[start Provided information]

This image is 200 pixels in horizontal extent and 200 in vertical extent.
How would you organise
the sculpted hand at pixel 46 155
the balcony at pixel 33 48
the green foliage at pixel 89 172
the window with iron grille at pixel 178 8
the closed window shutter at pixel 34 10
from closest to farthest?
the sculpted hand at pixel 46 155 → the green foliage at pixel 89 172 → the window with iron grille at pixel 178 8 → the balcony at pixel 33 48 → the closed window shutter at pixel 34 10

[end Provided information]

Return every line of the data above unchanged, in the same order.

Full answer:
This image is 200 pixels in horizontal extent and 200 in vertical extent.
How would you organise
the sculpted hand at pixel 46 155
the balcony at pixel 33 48
the green foliage at pixel 89 172
the window with iron grille at pixel 178 8
the closed window shutter at pixel 34 10
from closest to farthest?
the sculpted hand at pixel 46 155 → the green foliage at pixel 89 172 → the window with iron grille at pixel 178 8 → the balcony at pixel 33 48 → the closed window shutter at pixel 34 10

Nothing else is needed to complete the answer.